[Problem statement]: Copy the entries below word for word, minus the pictures.

#### Input for this task ####

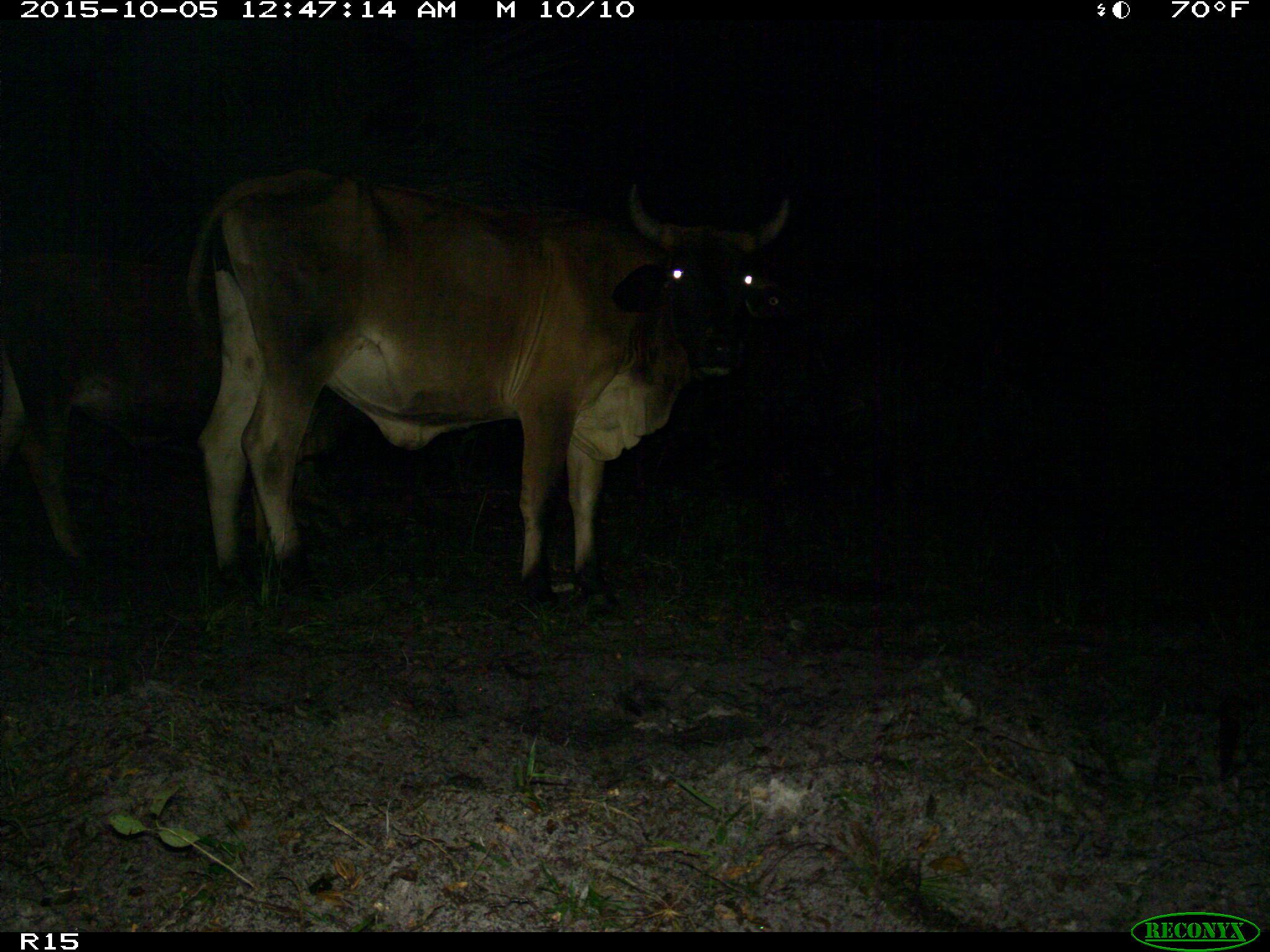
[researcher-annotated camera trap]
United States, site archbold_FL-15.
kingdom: Animalia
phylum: Chordata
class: Mammalia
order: Artiodactyla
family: Bovidae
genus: Bos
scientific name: Bos taurus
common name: domestic cow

####

[Exercise result]:
[researcher-annotated camera trap]
United States, site archbold_FL-15.
kingdom: Animalia
phylum: Chordata
class: Mammalia
order: Artiodactyla
family: Bovidae
genus: Bos
scientific name: Bos taurus
common name: domestic cow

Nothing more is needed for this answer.